Written instruction =>
Decide whether each statement agrees with the passage about Mary and Mr Ball below. For each one, answer yes or no and quote the words from the passage that decide it. 1. The fur coat belonged to Mr Ball's wife. 2. Mr Ball is the richest banker in America. 3. Mary still has her job when Louis Louis finds her.

Document excerpt =>
++++++++++

She returns the hat-breaking fur to its owner (or, more precisely, its tosser — it was his wife’s coat), a Mr J.B. Ball (Edward Arnold). Mr Ball is America’s third richest banker and so buys Mary a new hat. However, Mary doesn’t know Mr Ball is Mr Ball but everybody else knows Mr Ball is Mr Ball so when Mr Ball is seen buying a new hat for a pretty young woman in an expensive fur coat the rumours, like the fur, begin to fly.

The whole city now thinks Mary is Mr Ball’s squeeze. Mr Ball is powerful. Mr Ball can create lives. Mr Ball can destroy lives. So when Louis Louis from the Hotel Louis discovers Mr Ball’s bank might close down his establishment he tracks Mary down, who has now been fired from her job because how the hell can she afford a fur coat on her wage, and offers her full use of the Imperial Suite at his hotel for as long as she wants free of charge. His logic? Mr Ball would never close down a hotel is lover was staying at, would he?

++++++++++

Data entries =>
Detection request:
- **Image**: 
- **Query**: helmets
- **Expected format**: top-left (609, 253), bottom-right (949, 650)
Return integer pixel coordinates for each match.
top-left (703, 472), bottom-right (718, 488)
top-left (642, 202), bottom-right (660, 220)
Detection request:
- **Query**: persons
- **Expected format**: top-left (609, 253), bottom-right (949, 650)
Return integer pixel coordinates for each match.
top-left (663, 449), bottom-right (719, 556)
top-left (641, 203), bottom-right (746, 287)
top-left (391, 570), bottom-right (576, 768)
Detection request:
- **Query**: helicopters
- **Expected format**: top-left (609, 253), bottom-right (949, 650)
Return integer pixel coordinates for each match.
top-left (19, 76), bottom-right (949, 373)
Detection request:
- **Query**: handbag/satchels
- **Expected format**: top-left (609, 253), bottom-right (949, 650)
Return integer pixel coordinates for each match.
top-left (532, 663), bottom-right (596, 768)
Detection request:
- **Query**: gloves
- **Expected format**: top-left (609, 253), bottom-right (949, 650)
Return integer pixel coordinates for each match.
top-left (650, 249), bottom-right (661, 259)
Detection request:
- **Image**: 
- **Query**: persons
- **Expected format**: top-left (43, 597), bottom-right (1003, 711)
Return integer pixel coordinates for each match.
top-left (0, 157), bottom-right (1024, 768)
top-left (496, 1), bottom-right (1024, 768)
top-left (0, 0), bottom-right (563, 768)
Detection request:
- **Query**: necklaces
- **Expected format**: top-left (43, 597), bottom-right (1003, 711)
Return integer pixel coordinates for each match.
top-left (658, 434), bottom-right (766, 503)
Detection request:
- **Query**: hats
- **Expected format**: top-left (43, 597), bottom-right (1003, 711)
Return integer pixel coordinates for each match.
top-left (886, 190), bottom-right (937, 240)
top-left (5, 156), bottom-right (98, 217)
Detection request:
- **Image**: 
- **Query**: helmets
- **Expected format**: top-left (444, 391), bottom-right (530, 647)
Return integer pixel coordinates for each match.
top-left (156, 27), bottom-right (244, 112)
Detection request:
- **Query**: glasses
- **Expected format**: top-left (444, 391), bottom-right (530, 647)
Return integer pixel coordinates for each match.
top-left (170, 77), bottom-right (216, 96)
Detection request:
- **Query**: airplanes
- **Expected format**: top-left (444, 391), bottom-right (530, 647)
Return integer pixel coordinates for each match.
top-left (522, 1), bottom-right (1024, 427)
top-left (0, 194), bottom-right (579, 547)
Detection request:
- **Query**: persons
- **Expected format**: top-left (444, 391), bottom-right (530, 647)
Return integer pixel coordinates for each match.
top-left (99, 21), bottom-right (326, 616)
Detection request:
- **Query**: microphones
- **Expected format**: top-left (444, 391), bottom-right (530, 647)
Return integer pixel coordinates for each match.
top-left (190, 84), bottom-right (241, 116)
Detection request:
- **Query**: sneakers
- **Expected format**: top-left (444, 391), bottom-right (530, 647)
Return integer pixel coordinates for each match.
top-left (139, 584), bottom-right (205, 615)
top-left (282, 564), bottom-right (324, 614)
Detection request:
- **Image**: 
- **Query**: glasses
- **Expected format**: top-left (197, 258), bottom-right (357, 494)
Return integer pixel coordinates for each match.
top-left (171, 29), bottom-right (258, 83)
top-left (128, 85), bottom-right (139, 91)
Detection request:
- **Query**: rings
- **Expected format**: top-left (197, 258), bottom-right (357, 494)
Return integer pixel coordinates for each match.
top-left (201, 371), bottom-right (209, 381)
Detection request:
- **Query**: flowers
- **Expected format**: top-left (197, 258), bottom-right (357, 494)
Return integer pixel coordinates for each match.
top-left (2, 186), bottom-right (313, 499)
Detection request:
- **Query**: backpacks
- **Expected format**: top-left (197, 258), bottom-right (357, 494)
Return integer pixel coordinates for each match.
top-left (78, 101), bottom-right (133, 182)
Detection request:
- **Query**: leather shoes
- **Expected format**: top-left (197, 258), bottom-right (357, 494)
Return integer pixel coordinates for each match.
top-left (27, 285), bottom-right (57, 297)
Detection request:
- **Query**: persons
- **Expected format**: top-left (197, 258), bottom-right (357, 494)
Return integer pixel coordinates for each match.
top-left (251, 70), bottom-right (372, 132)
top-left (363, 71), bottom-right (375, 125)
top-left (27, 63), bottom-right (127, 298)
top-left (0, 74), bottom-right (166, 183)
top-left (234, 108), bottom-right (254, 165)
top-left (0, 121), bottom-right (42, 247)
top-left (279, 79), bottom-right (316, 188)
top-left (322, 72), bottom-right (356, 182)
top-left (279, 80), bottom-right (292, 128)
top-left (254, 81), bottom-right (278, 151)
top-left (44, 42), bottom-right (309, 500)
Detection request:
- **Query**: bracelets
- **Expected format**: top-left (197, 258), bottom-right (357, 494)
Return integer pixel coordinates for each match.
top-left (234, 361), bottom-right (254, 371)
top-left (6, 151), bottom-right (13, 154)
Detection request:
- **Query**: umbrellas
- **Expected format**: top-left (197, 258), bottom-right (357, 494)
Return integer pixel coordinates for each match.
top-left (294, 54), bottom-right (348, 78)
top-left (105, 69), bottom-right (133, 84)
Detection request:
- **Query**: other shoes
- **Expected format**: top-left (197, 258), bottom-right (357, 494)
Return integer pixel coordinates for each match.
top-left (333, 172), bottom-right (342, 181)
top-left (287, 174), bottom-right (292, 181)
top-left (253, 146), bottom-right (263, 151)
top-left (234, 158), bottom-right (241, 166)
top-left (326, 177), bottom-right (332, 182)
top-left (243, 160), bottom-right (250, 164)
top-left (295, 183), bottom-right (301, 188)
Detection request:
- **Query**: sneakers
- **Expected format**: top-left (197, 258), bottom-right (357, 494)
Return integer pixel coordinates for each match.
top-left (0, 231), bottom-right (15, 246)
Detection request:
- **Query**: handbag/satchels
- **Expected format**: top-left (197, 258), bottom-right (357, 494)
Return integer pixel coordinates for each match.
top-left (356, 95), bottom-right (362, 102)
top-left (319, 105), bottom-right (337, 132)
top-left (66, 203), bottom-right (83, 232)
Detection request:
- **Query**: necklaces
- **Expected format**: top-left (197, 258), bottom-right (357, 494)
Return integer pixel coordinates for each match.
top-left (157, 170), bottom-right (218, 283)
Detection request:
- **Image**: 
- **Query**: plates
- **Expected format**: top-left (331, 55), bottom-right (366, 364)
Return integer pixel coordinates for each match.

++++++++++

Result =>
1. Yes: "it was his wife’s coat"
2. No: "Mr Ball is America’s third richest banker"
3. No: "who has now been fired from her job"